2-stroke, I have a couple of 2 stroke bikes in my garage, and boy let me tell you, if you aren't running super unleaded gas, and using a good two stroke oil, they will run like crap with this crappy ethynol gas they push on us consumers. Find, if you can some non-ethynol fuel and try it. I know back in the 80's all machines ran great before they put that crap in our fuel purchased by our hard earned money. Now its hard to find normal gas. Sometimes you can buy fuel stabilizers and ethynol remover fluids to add to your fuel, and they work. Go to a auto parts shop and get some Stabil fuel fixer or what ever the heck they sell over there, follow the directions and add it to your fresh fuel. You could check for water in your fuel tank, or find a clear fuel filter to check if crap is getting to your carbs. Good look, good sailing!

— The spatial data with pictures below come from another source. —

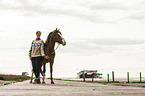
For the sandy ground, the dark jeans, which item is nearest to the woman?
the dark jeans

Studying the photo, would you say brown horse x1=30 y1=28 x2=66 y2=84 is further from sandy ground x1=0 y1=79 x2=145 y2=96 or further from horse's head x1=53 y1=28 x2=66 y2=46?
sandy ground x1=0 y1=79 x2=145 y2=96

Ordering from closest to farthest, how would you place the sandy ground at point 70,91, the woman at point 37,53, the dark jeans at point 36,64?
1. the sandy ground at point 70,91
2. the woman at point 37,53
3. the dark jeans at point 36,64

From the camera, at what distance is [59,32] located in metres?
11.5

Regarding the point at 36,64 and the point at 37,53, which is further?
the point at 36,64

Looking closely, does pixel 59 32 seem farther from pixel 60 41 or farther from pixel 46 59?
pixel 46 59

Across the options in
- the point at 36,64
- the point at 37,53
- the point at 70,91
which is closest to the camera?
the point at 70,91

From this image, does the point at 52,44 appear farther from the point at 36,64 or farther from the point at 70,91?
the point at 70,91

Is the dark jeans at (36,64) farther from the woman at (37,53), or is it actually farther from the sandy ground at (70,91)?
the sandy ground at (70,91)

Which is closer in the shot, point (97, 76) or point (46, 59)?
point (46, 59)

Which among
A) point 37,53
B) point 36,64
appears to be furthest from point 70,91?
point 36,64

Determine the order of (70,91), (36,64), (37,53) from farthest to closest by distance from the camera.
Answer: (36,64)
(37,53)
(70,91)

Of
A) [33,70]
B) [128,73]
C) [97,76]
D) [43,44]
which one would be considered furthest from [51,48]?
[97,76]

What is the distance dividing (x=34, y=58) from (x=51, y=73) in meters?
0.91

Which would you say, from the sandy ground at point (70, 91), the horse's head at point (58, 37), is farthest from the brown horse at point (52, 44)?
the sandy ground at point (70, 91)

Hobby Dude!


----------



## geogrubb (Jul 28, 2006)

While the engine is running spray/dribble brake parts cleaner behind the carb and along the intake and any mating surfaces if the engine changes tempo you have an air leak and can take the appropriate action. Have a good one. Geo


----------



## crazy mike (Aug 26, 1999)

Gas with ethanol in it makes an engine run leaner. I have an older carburated Buell that needs to be rejetted twice a year as the ethanol mix moves from the danged summer to winter blends. If it's an older engine the fuel lines will swell and disintergrate on the inside causing all sorts of chaos.


----------